Private pension and retirement plans are covered under the Employee Retirement Income Security Act of 1974 (ERISA), as amended, and QDROs are to be submitted to the plan administrator for approval. Federal Civil Service plans are covered under the Civil Service Retirement System (CSRS) or Federal Employees Retirement System (FERS). The Federal regulations covering both programs are contained in Title 5, Part 838, of the Code of Federal Regulations. The former spouse must file a certified copy of the QDRO with the Office of Personnel Management (OPM) for approval, and then the QDRO must be classified as a Court Order Acceptable for Processing (COAP) before benefits can be paid. The retiree and the former spouse are both notified that the QDRO has been approved. The QDRO must expressly direct OPM to pay a portion of the monthly CSRS or FERS benefit to the former spouse. The former spouse's share must be stated as a fixed amount, a percentage, or a fraction of the annuity, or by a formula. The amount cannot exceed the amount payable to the retiree after deductions for taxes and insurance.

Military retirement plans in divorce situations are not covered under ERISA, but instead are covered under the Uniformed Services Former Spouse Protection Act. The QDRO must direct the Defense Finance and Accounting Service (DFAS) to apportion the retirement pay when the military member retires, and the order must be submitted to DFAS for approval and payment. Likewise, state and local plans are not covered under ERISA, but are administered pursuant to state and local law and regulations, and QDROs must be submitted to the plan administrators for approval.

Medicaid applicants should provide copies of the final decree of divorce, the QDRO, and the plan administrator's approval with the Medicaid application and cite the exception in Medicaid Manual § S0830.160(B)(2) so that only the portion of the pension actually payable to the applicant is counted as income. It is important that the QDRO makes clear that the pension apportionment is pursuant to a division of property and is not spousal support or alimony.

Useful websites: http://www.pensionappraisers.com/pensionstory/ocontents.shtml - Pension Appraisers Inc. This website offers comprehensive information regarding the issues surrounding pensions and divorce. http://cpol.army.mil/library/docs_misc/ri84-001.pdf - Department of the Army pamphlet on Court-Ordered Benefits for Former Spouses Under CSRS, FERS, FEHB, and FEGLI.

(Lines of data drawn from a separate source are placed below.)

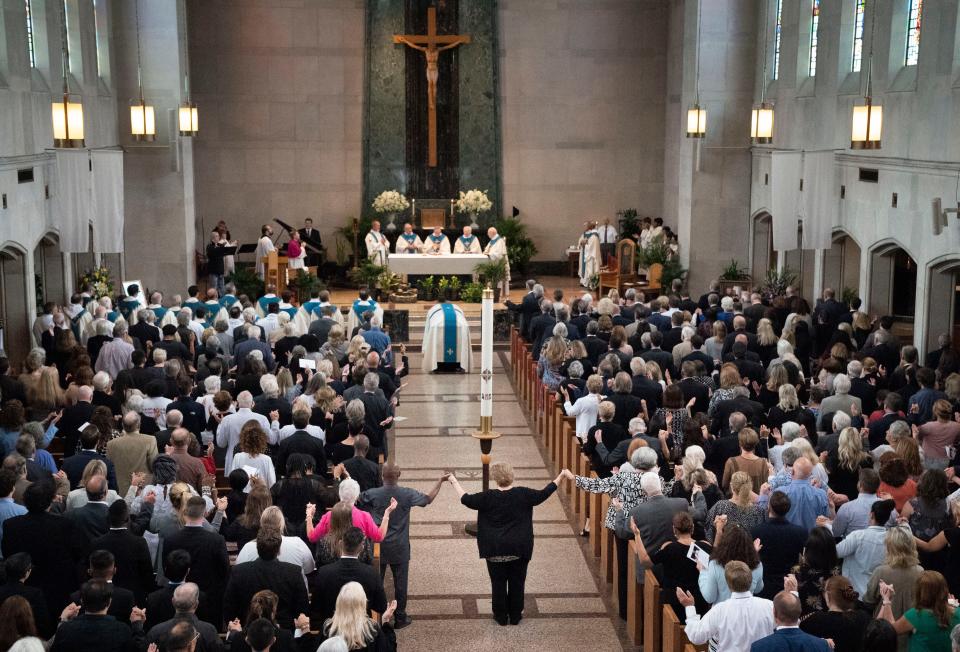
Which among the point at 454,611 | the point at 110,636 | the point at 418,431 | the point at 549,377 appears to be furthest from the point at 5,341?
the point at 110,636

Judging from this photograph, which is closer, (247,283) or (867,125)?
(867,125)

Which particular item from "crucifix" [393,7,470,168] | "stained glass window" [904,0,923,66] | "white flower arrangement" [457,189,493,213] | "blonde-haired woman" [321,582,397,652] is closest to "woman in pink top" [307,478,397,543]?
"blonde-haired woman" [321,582,397,652]

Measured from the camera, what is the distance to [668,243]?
1087 inches

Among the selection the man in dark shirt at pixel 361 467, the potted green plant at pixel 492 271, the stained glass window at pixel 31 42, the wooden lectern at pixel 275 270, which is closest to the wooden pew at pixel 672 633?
the man in dark shirt at pixel 361 467

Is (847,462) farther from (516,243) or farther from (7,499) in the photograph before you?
(516,243)

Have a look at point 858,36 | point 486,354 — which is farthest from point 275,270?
point 486,354

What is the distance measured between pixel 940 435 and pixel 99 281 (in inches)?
593

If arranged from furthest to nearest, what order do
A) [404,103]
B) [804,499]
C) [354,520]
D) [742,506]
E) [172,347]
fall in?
[404,103] → [172,347] → [804,499] → [354,520] → [742,506]

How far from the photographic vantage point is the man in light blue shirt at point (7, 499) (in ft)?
30.0

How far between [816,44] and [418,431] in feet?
37.8

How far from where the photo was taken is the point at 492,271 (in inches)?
1011

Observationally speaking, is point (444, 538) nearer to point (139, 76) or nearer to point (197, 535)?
point (197, 535)

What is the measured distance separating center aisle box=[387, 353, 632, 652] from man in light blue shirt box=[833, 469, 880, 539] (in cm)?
216

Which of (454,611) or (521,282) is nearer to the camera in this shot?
(454,611)
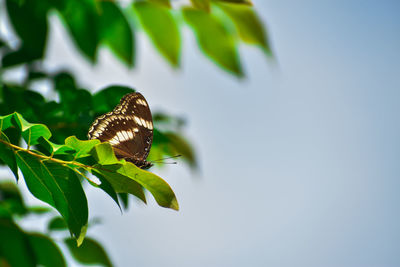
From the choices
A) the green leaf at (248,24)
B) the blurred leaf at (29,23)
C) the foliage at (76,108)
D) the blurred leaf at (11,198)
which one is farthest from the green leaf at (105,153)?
the blurred leaf at (11,198)

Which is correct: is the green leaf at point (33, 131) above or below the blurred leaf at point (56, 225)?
above

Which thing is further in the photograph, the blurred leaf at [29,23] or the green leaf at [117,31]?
the green leaf at [117,31]

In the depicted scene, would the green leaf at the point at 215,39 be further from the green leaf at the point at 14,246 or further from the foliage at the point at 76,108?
the green leaf at the point at 14,246

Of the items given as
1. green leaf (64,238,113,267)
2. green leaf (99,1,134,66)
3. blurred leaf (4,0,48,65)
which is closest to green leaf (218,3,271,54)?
green leaf (99,1,134,66)

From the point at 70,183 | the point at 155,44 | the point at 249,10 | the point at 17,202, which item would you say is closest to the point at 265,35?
the point at 249,10

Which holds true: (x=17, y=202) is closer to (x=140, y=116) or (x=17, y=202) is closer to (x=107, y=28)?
(x=140, y=116)

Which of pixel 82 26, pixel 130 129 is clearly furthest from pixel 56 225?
pixel 82 26
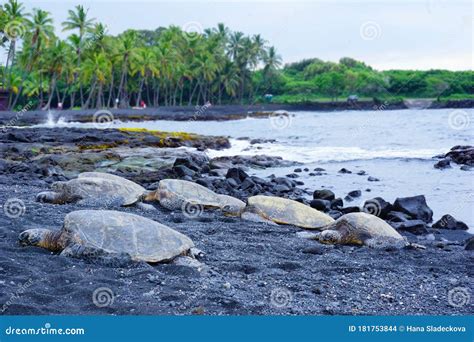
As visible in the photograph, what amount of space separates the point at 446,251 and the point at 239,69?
2694 inches

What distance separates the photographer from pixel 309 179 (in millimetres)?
13523

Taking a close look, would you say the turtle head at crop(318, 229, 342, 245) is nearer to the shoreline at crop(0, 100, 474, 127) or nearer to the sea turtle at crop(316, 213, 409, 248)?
the sea turtle at crop(316, 213, 409, 248)

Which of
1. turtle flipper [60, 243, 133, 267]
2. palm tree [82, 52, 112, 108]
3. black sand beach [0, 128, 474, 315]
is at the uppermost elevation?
Result: palm tree [82, 52, 112, 108]

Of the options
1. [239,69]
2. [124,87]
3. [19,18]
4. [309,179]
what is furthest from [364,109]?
[309,179]

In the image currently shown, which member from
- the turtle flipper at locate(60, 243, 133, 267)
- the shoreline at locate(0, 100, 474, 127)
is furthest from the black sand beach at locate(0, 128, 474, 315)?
the shoreline at locate(0, 100, 474, 127)

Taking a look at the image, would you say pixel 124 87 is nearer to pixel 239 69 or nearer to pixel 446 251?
pixel 239 69

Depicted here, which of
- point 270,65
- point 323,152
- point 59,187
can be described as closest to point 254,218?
point 59,187

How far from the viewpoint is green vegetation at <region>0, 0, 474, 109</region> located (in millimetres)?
50125

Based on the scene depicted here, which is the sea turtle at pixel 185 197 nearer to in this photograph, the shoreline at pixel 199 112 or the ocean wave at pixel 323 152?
the ocean wave at pixel 323 152

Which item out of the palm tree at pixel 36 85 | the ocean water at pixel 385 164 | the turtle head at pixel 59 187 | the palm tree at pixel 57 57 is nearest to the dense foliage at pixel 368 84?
the palm tree at pixel 36 85

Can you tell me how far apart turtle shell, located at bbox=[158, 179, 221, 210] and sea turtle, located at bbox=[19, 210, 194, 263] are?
273 cm

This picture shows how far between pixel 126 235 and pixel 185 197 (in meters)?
3.09

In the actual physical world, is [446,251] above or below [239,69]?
below

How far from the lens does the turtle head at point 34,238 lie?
525cm
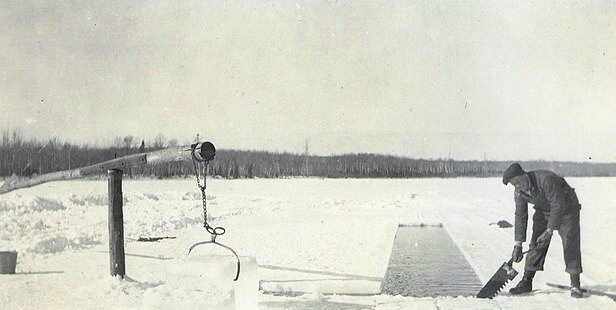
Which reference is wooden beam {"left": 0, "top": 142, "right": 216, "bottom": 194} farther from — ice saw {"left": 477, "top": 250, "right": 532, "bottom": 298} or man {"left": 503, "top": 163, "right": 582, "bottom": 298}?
ice saw {"left": 477, "top": 250, "right": 532, "bottom": 298}

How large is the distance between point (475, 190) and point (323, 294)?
17.9 metres

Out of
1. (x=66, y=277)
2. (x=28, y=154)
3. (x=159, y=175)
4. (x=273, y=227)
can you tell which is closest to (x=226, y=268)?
(x=66, y=277)

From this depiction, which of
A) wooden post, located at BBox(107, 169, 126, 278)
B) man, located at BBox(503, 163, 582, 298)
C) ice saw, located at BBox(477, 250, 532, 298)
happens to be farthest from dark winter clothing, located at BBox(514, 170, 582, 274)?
wooden post, located at BBox(107, 169, 126, 278)

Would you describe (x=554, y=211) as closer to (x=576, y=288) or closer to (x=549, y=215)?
(x=549, y=215)

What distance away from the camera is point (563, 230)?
579cm

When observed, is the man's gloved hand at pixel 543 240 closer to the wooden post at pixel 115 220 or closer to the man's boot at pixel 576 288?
the man's boot at pixel 576 288

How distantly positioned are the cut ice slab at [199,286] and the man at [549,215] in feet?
9.58

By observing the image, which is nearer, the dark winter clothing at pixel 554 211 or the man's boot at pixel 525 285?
the dark winter clothing at pixel 554 211

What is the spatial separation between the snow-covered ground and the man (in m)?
0.27

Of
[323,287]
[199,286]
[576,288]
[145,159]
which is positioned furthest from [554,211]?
[145,159]

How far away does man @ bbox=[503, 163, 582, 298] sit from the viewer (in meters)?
5.67

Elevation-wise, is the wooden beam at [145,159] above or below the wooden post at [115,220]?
above

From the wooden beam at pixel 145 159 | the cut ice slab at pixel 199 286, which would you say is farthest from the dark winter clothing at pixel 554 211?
the cut ice slab at pixel 199 286

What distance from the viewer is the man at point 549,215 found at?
18.6ft
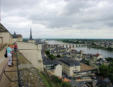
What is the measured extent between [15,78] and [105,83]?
1573 centimetres

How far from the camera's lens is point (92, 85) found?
15.5 m

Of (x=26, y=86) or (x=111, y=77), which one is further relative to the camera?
(x=111, y=77)

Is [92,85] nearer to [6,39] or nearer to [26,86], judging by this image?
[6,39]

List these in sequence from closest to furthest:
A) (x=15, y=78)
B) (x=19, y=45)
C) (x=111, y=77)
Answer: (x=15, y=78), (x=19, y=45), (x=111, y=77)

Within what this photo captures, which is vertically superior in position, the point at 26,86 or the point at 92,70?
the point at 26,86

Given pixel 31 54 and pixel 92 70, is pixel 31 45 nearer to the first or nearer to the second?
pixel 31 54

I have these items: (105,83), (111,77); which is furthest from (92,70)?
(105,83)

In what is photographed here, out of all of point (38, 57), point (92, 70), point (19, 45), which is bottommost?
point (92, 70)

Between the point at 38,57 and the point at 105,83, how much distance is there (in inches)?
470

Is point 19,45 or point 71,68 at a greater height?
point 19,45

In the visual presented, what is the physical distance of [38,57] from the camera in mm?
8578

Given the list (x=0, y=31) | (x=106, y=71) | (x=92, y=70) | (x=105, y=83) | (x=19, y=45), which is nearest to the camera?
(x=0, y=31)

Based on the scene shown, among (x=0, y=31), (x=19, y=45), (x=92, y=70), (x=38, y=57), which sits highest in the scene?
(x=0, y=31)

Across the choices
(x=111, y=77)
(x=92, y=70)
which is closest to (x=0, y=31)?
(x=111, y=77)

Correction: The April 27th edition of the Elder Law News incorrectly states that House Bill 3205 applies to all documents and writings of decedents dying on or after July 1, 1998, regardless of when such documents or writings came into existence. It should state that this House Bill applies to all documents and writings of decedents dying on or after July 1, 2007. The Elder Law News thanks Richmond, Virginia, lawyer Frank Brown for bringing this error to its attention.